- _Objective_:
Reproduce the records below verbatim, starting with the line that contains "In this image, how" and continuing through the end of the records, both ends included.

Dataset entries:
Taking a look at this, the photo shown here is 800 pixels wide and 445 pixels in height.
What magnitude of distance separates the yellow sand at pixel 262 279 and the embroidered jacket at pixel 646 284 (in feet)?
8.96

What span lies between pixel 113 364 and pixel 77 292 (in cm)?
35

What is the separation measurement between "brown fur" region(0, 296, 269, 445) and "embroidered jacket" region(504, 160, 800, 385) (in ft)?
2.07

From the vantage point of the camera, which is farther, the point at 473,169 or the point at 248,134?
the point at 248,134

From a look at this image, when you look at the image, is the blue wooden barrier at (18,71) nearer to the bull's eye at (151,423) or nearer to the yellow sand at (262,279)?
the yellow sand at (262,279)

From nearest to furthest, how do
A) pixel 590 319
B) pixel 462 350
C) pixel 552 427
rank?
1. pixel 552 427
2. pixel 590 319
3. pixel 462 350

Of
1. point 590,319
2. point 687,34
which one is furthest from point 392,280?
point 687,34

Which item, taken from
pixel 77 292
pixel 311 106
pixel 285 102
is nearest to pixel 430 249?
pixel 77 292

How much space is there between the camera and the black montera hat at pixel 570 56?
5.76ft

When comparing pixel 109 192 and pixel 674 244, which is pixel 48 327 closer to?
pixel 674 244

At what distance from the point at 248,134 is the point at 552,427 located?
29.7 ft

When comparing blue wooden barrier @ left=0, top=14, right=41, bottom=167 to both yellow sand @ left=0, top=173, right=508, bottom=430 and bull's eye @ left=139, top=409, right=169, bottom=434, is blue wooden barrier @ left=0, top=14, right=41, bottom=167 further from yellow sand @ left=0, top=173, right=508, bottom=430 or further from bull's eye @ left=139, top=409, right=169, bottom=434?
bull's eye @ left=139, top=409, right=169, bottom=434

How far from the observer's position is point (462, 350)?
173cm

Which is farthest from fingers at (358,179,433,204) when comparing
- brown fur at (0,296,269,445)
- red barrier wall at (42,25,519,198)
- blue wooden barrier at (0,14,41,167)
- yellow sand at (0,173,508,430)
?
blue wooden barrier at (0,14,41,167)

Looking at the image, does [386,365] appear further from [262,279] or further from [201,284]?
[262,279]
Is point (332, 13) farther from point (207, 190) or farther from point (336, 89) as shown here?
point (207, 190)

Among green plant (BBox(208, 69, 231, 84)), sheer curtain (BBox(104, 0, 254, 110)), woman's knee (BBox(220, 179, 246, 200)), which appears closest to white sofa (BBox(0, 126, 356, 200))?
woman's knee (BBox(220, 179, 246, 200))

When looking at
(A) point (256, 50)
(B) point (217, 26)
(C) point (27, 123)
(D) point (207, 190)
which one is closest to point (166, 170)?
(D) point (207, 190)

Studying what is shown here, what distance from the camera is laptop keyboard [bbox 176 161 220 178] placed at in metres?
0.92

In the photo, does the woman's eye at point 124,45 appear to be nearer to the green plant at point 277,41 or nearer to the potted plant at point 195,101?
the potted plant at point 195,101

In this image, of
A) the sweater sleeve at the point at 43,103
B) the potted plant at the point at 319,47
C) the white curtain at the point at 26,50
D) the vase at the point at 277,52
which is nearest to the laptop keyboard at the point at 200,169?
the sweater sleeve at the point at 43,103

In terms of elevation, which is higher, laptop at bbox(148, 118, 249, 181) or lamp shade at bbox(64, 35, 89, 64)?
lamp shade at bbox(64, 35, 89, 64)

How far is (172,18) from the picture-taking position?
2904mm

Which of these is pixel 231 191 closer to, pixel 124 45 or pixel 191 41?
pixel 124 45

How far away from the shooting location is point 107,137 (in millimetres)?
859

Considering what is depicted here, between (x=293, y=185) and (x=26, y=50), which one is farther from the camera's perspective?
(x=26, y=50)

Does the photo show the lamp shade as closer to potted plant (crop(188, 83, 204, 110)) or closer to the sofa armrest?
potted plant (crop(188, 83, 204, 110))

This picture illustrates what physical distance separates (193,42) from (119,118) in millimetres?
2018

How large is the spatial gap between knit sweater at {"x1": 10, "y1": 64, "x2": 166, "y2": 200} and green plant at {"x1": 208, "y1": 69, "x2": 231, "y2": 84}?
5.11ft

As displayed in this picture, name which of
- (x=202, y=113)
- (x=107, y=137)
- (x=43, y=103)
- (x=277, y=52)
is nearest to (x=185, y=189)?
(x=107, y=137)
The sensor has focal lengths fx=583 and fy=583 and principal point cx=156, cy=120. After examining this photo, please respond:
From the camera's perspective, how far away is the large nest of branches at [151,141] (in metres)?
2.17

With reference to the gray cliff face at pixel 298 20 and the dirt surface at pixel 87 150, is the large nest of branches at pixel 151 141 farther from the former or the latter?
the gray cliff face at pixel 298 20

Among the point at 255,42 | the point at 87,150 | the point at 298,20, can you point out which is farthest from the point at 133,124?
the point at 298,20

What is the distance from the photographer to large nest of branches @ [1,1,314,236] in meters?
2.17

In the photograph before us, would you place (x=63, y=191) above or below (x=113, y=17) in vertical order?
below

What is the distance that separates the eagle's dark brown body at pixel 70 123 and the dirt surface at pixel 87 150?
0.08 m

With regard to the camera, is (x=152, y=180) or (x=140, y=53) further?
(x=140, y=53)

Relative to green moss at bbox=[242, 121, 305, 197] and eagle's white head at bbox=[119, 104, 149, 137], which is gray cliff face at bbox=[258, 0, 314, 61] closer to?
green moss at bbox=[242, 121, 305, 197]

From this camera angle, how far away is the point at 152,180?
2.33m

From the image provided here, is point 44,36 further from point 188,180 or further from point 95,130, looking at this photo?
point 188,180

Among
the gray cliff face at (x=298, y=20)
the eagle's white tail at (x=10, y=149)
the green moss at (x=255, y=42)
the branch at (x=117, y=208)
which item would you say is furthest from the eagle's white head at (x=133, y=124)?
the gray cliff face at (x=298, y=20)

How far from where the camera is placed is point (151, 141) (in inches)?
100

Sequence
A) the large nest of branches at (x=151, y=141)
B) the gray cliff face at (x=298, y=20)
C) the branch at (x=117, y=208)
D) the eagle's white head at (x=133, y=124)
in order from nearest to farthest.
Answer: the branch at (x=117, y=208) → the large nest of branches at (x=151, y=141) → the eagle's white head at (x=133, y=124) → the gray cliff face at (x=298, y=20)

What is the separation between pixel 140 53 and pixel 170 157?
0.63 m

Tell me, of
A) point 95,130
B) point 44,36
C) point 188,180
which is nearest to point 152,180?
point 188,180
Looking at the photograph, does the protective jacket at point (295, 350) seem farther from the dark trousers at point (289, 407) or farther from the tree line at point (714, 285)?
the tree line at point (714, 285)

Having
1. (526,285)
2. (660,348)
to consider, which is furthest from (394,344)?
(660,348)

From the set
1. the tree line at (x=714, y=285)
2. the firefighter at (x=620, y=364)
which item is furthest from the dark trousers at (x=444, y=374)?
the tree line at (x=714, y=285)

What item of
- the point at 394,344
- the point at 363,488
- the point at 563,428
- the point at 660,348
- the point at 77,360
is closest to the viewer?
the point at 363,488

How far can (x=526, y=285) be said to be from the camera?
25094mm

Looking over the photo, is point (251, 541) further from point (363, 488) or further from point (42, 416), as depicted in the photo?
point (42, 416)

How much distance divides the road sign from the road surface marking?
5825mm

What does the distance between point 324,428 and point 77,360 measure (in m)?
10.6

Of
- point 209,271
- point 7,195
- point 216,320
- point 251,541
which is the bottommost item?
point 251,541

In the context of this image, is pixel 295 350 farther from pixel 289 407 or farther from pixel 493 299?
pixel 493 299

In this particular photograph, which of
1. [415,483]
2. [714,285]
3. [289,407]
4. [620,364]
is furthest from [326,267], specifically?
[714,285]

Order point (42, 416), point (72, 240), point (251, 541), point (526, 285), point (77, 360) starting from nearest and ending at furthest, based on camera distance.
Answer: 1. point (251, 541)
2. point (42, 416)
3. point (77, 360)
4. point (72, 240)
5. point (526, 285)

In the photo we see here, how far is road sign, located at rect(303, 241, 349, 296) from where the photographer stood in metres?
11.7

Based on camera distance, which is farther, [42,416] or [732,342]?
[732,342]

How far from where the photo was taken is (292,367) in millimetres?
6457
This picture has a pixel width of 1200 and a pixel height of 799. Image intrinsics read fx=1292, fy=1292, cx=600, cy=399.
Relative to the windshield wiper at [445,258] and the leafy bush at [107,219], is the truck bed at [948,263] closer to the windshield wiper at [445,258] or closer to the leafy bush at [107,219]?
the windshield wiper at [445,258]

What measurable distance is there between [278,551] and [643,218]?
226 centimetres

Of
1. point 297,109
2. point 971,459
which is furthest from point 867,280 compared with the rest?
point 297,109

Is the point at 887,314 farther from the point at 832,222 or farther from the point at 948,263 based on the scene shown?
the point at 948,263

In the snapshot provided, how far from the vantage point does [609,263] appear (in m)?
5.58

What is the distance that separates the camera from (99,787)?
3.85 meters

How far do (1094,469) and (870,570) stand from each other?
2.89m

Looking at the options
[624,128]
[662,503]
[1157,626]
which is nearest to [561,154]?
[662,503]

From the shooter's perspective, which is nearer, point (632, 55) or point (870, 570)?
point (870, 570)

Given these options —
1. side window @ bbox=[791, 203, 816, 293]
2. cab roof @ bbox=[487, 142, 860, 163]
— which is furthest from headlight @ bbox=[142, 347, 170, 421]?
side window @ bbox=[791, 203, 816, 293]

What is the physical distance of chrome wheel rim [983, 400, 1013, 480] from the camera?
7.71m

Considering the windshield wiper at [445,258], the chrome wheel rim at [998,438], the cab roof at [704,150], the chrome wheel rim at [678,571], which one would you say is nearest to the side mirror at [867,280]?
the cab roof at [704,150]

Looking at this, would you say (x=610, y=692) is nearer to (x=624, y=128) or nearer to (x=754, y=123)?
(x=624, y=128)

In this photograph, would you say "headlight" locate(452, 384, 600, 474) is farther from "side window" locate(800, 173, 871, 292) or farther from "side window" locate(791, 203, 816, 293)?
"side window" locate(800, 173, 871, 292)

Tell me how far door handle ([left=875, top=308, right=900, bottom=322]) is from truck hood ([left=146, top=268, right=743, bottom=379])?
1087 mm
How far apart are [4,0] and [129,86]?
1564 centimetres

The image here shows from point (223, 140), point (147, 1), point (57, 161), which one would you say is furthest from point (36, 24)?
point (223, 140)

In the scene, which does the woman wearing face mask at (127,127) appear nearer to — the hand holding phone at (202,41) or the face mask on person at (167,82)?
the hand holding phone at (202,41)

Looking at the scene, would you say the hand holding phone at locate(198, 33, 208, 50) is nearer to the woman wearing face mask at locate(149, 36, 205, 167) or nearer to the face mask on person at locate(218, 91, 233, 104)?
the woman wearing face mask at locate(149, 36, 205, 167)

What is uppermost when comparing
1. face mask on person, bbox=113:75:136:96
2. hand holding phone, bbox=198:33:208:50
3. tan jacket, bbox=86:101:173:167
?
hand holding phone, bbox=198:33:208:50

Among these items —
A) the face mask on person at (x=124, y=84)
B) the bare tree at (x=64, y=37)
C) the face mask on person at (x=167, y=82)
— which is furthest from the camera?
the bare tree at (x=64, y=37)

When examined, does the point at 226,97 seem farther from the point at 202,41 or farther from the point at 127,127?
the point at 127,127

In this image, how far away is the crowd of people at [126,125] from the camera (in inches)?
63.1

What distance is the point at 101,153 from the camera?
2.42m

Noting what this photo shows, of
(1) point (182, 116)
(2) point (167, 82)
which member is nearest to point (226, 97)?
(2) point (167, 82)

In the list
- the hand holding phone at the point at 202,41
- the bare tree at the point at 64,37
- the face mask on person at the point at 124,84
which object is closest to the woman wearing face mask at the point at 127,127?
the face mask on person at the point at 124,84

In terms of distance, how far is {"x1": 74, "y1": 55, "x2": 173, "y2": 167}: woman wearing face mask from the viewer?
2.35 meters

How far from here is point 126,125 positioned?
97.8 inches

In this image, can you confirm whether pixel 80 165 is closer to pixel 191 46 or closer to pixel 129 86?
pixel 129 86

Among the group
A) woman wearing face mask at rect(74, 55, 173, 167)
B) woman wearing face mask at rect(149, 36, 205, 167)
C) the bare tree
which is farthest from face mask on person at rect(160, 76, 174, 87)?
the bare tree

- _Final result_:
In this image, how far away is the crowd of people at [126,125] from the camera (in inches)?
63.1

What distance is the point at 101,153 from the camera?
2.42m

Noting what this photo shows, of
(1) point (182, 116)
(2) point (167, 82)
which member is nearest to point (226, 97)?
(2) point (167, 82)

In the list
- the hand holding phone at the point at 202,41
- the bare tree at the point at 64,37
- the face mask on person at the point at 124,84
which object is closest to the woman wearing face mask at the point at 127,127?
the face mask on person at the point at 124,84

In terms of distance, how far is {"x1": 74, "y1": 55, "x2": 173, "y2": 167}: woman wearing face mask from the viewer?
2.35 meters

How far from here is point 126,125 positioned?
97.8 inches

In this image, can you confirm whether pixel 80 165 is closer to pixel 191 46 or closer to pixel 129 86?
pixel 129 86

Among the group
A) woman wearing face mask at rect(74, 55, 173, 167)
B) woman wearing face mask at rect(149, 36, 205, 167)
C) the bare tree
which is farthest from face mask on person at rect(160, 76, 174, 87)?
the bare tree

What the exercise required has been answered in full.